Having moved to California from Iowa at 10, the girl born Julia Cavazos played a bit of piano from the age of 12 but these days just sings the melodies in her head to create a song. When she was 15, her older sister Lauren, who is also a singer, took her to a demo session with a songwriter called Joleen Belle. Michaels and Belle ended up writing together, landing the theme song to a Disney Channel sitcom called Austin & Ally. Belle introduced her to another writer, Lindy Robbins. The second song Michaels wrote with her was recorded by Demi Lovato, and on she went.

 

So she’s good at this because she’s been doing it for some time, but is also still young enough to be on the same wavelength as 24-year-olds Lovato and Selena Gomez, and 19-year-old Zara Larsson. “I’m like a therapist. I just like to talk to people, figure out what’s going on in their lives,” she says of her first steps towards writing a song. “A lot of the time they’ll just talk and I’ll listen and I’ll pull things out from what they say.”

 

It’s still very early days for the pop star thing, though. A second single, Uh Huh, was released a week ago. Like Issues, which is currently enjoying its third month inside the UK top 40, it’s another wide stride away from what else is currently in the charts, with prominent guitars and an awkward rhythm. It sounds ever so slightly like the Pixies.
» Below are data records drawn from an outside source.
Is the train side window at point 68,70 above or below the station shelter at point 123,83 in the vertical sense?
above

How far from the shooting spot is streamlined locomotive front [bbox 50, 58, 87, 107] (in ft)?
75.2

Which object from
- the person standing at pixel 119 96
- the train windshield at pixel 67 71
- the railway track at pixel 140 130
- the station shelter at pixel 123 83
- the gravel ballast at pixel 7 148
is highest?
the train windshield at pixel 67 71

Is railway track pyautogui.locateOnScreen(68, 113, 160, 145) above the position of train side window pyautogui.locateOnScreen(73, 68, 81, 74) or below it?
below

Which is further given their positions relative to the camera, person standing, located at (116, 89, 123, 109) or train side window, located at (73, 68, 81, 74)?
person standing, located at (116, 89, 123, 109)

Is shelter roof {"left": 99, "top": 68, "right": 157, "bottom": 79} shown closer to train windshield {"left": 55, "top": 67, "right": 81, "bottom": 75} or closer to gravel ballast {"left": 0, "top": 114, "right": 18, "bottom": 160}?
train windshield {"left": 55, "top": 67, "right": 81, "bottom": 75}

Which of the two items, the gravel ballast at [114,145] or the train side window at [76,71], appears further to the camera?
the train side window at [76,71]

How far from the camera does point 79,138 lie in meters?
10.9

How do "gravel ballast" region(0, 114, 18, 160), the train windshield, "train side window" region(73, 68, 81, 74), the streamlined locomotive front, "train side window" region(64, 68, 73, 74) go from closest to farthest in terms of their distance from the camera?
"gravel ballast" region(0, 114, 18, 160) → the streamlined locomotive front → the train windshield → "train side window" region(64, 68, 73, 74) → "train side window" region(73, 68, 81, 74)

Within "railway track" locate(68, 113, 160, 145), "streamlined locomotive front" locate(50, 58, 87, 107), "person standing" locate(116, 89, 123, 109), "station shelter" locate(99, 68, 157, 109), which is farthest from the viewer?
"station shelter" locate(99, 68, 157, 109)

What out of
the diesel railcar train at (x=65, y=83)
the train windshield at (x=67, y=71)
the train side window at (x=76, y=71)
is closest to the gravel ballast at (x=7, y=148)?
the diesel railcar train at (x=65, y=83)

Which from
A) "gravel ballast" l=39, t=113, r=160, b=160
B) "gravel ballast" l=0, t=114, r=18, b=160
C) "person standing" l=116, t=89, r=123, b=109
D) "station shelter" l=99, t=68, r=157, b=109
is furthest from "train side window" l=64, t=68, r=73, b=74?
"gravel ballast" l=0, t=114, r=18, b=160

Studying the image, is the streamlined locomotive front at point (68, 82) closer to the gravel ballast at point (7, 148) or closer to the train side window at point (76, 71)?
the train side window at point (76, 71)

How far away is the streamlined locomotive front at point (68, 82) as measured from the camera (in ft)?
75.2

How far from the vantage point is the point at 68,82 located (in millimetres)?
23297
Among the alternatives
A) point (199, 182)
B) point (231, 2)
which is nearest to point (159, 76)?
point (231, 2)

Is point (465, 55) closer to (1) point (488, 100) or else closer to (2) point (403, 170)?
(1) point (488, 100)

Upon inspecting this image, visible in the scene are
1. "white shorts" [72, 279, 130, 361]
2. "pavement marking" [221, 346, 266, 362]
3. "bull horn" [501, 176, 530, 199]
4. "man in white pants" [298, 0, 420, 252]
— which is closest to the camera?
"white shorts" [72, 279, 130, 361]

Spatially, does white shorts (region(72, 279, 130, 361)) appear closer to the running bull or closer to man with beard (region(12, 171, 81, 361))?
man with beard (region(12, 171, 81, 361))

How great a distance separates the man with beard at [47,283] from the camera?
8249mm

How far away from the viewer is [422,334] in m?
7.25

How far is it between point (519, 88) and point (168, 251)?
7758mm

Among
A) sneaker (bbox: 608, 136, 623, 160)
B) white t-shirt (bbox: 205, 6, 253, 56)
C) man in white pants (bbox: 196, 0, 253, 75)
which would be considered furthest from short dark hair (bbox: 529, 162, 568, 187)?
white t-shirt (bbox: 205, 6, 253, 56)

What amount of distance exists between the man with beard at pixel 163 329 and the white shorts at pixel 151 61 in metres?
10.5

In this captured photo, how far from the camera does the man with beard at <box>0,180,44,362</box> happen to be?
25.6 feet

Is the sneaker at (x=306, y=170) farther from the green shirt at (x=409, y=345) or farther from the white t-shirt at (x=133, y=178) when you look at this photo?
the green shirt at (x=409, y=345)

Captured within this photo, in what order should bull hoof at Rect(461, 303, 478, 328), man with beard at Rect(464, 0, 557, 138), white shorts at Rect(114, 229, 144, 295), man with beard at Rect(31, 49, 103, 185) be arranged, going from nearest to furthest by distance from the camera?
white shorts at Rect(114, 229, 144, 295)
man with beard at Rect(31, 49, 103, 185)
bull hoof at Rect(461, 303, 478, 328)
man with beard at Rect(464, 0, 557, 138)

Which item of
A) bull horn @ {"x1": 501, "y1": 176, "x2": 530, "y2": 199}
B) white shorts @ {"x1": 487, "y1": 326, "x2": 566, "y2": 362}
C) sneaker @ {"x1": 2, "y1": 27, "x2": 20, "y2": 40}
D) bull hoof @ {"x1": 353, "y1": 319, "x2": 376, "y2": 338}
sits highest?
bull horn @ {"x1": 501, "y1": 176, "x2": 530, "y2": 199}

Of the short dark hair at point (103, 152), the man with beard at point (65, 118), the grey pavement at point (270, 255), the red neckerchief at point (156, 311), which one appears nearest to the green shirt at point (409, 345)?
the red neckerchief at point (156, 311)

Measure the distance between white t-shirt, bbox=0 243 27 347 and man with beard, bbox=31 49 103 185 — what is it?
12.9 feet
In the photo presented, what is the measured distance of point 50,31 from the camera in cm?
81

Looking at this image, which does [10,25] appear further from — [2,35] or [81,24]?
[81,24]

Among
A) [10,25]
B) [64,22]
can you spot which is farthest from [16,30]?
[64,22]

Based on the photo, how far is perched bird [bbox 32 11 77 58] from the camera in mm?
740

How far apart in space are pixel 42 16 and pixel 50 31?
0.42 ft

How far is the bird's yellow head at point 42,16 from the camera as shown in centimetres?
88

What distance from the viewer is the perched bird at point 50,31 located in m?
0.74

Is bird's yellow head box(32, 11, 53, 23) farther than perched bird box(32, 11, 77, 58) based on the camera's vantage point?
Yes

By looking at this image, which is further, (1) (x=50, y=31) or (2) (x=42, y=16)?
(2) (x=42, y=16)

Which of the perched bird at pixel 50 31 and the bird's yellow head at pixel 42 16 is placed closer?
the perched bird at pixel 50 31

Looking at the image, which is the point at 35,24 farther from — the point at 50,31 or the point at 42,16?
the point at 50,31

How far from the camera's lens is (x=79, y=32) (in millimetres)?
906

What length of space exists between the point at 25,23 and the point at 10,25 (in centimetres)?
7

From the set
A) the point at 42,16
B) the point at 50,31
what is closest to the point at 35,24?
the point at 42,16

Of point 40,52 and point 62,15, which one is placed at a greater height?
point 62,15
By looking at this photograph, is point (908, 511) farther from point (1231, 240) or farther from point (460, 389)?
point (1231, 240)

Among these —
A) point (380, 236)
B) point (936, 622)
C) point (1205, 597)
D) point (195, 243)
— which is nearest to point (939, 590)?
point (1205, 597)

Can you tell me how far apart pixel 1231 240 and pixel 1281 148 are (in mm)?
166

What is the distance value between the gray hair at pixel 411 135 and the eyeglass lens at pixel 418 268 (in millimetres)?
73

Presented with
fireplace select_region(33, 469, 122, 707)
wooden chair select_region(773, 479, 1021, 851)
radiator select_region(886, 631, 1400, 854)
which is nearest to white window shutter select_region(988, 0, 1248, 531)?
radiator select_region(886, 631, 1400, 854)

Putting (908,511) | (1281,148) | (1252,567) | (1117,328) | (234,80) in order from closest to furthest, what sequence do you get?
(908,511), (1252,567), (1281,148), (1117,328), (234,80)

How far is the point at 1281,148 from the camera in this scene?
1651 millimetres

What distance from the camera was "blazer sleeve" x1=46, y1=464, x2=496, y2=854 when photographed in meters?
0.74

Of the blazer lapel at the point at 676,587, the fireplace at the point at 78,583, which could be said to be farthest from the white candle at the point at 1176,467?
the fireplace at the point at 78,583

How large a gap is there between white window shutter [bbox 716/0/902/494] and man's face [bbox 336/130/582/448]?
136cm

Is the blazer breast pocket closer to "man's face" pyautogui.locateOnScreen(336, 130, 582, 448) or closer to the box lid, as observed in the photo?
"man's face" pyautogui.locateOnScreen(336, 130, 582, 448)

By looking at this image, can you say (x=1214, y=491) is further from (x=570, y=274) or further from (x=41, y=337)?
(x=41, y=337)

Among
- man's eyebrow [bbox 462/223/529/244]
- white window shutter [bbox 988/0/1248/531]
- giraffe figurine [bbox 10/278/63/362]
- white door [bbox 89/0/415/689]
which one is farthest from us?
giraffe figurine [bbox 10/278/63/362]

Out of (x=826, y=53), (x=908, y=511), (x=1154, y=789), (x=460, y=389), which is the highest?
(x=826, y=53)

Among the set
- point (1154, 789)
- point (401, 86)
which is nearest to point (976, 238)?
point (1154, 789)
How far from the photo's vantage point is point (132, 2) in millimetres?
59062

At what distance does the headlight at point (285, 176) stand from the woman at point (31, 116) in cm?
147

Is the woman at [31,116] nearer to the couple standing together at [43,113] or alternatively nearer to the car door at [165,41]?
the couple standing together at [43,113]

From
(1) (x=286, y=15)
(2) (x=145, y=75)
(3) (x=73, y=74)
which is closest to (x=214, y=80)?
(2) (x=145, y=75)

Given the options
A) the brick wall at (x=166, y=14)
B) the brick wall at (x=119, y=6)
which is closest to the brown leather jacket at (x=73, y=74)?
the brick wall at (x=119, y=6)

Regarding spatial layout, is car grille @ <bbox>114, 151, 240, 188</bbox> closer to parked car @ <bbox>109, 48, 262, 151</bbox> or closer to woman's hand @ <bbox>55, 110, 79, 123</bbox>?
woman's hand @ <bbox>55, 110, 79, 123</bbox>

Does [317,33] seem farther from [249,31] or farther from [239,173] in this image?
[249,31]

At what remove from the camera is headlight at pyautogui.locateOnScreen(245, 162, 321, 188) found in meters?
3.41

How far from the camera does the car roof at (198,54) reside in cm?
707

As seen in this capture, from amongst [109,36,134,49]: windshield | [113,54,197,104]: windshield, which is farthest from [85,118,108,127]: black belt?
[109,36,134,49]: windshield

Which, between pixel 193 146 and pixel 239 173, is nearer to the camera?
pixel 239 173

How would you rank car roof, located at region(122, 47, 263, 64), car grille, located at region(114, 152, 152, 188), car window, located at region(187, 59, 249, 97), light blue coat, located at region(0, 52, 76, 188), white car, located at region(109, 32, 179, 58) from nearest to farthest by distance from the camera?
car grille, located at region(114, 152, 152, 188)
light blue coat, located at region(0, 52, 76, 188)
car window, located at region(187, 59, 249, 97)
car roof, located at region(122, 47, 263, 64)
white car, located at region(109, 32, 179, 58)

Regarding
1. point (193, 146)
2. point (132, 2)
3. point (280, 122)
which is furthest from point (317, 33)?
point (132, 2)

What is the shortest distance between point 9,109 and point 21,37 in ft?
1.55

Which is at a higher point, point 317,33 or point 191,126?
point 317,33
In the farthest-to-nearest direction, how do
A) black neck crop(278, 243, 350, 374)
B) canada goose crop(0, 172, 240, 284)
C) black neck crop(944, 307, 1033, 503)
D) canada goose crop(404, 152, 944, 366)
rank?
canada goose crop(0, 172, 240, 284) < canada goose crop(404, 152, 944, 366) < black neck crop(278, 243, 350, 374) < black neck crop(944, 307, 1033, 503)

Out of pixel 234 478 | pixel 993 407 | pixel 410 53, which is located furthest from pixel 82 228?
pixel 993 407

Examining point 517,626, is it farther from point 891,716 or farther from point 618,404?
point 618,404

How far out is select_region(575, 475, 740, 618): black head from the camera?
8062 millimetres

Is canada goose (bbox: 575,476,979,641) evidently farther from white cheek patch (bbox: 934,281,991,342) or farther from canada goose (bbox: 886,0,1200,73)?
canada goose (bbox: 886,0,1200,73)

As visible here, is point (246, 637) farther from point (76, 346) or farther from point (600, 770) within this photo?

She says that an EP is coming, but there won’t be a full album or any proper concerts for some time yet. It sounds as though she still needs some convincing that this is for her.

 

“My self-belief is kind of non-existent,” she says with a small laugh. “I have really got it in my head that I’m not good enough, in pretty much every aspect of my life.” But at this point, can’t she just look at the huge listening and sales figures for Issues, or Bieber’s Sorry, as concrete proof that she has real talent? “No – still waiting for that to happen!”

 

So she wasn’t using creative licence in her hit single. She definitely has issues. But even if nerves force her to vanish from the frontline again, I expect that in some windowless LA studio in the years to come, there are going to be many more gold discs lining the walls.